» **Apply what you read**
1: In the PMQs review, how many of the 11 hospitals placed in special measures now had more nurses than in 2010, according to Cameron?
2: Rewrite the paragraph of the PMQs review that begins "Miliband had begun by challenging" as a short bulleted list that keeps its main facts.

» **Document text**
*** Block opens ***

PMQs review: Cameron sends the Tories away happy as he triumphs over Miliband

Labour MPs were left glum-faced as Cameron delivered his strongest performance for months.

Ahead of the summer recess, both David Cameron and Ed Miliband needed a win at today's PMQs to send their troops away happy and it was Cameron who rose to the occasion, delivering his strongest performance for months. The longer the session went on, the more confident he seemed to grow, quipping that he longer needed Lynton Crosby's advice to "defeat a divided and useless Labour Party" and advising Miliband to "move the two people next to you [Ed Balls and Andy Burnham] and...do it fast." 

Miliband had begun by challenging Cameron on NHS staffing levels in response to yesterday's Keogh report but a well-briefed Cameron pointed out that eight of the 11 hospitals placed in special measures now had more nurses than in 2010 and that 10 had more clinical staff. A somewhat deflated Miliband then questioned Cameron over Lynton Crosby and plan cigarette packaging but, once again, the PM had come well-armed. Declaring that the decision was made by him and Jeremy Hunt alone, he noted that the last Labour government had taken the same view and produced a letter from Andy Burnham to Tessa Jowell noting that "no studies have shown that introducing plain packaging would cut the number of young people smoking". 

He again dodged Miliband's question on whether he had ever had a conversation with Crosby on cigarette packaging, merely stating that he had never been "lobbied" by him, but swiftly returned fire by pointing out that Miliband had predicted that unemployment "would get worse, not better" this year. "Isn't it time he withdraws that and admits he was wrong!", he cried.

*** Block closes ***

» **Dataset excerpts**

*** Block opens ***

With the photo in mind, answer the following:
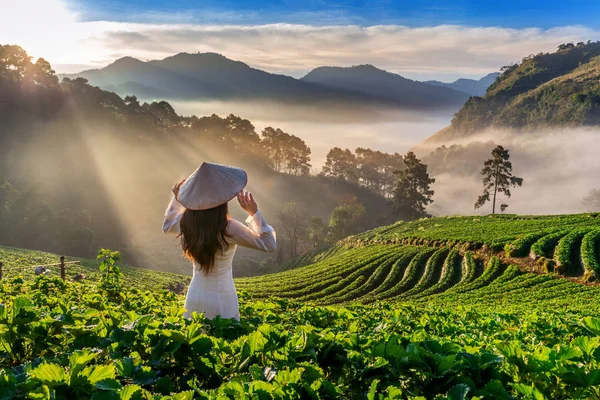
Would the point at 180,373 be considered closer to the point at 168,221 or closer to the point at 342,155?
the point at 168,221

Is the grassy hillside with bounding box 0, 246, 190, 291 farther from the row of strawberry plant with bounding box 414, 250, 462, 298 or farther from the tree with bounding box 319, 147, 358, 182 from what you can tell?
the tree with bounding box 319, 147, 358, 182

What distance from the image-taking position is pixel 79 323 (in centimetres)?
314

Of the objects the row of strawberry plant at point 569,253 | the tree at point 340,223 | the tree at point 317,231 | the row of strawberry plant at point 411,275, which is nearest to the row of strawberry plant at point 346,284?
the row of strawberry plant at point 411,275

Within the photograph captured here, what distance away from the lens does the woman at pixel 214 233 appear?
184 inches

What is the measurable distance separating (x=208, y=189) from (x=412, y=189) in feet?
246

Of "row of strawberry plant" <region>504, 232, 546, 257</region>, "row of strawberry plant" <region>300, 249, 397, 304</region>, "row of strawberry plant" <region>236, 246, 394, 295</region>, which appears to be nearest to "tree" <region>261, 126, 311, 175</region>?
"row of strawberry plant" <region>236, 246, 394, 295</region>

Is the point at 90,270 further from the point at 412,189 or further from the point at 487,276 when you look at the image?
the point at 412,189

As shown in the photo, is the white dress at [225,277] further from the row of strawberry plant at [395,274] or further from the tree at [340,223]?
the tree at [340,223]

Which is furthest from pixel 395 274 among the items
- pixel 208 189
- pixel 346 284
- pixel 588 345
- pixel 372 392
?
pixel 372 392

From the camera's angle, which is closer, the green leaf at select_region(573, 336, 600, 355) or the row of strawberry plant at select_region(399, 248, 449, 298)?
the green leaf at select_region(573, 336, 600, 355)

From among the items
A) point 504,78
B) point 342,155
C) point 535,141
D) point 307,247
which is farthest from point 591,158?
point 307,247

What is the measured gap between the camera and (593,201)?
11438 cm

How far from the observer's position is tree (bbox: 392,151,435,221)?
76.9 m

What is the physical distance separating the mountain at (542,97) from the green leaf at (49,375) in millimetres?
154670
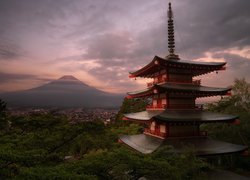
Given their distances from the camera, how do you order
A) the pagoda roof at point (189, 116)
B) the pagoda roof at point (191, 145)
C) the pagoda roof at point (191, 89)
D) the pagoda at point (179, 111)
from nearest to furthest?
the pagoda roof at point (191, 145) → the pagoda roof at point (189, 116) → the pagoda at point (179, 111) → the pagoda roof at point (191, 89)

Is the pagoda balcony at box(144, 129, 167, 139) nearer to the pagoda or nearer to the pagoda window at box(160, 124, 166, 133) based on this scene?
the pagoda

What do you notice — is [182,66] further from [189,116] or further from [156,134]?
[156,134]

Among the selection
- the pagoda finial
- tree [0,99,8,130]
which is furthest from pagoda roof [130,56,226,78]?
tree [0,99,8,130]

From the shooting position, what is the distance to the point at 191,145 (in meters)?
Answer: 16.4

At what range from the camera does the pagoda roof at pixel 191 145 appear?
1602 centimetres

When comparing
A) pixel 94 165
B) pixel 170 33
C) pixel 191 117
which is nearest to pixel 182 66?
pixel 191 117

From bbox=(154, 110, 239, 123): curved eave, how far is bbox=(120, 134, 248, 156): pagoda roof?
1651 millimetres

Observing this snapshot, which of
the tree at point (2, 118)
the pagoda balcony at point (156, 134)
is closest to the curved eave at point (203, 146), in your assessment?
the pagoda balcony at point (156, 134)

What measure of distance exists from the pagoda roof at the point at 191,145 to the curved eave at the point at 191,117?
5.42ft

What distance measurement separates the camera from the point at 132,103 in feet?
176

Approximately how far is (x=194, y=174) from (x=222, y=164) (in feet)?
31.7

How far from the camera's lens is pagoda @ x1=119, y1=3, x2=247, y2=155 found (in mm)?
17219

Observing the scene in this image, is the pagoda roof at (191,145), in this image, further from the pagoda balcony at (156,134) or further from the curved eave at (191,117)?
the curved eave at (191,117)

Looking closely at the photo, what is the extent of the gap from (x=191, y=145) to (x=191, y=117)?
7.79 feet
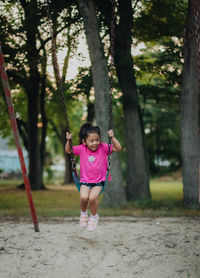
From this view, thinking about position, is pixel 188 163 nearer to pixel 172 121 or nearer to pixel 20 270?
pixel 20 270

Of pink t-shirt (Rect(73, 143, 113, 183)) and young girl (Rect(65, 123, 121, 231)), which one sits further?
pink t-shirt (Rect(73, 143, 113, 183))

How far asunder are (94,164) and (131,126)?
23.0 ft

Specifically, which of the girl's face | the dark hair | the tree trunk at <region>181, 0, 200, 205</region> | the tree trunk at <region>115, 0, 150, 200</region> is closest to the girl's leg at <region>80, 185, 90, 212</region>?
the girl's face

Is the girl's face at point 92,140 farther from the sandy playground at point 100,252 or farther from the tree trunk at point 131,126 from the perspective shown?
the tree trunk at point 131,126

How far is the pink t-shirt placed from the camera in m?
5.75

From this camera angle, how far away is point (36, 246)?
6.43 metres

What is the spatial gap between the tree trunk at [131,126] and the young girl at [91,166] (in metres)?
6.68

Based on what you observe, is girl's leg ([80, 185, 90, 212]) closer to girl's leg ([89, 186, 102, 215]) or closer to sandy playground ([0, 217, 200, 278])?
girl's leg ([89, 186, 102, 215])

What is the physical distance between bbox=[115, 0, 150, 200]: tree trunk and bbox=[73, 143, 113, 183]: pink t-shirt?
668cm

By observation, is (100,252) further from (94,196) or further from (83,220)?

*** Block closes ***

» **Answers**
1: Eight of the 11 hospitals.

2:
- Miliband opened by challenging Cameron on NHS staffing levels in response to yesterday's Keogh report.
- Cameron replied that eight of the 11 hospitals in special measures now had more nurses than in 2010 and that 10 had more clinical staff.
- Miliband then questioned Cameron over Lynton Crosby and cigarette packaging.
- Cameron said the decision was made by him and Jeremy Hunt alone and noted that the last Labour government had taken the same view.
- He produced a letter from Andy Burnham to Tessa Jowell stating that "no studies have shown that introducing plain packaging would cut the number of young people smoking".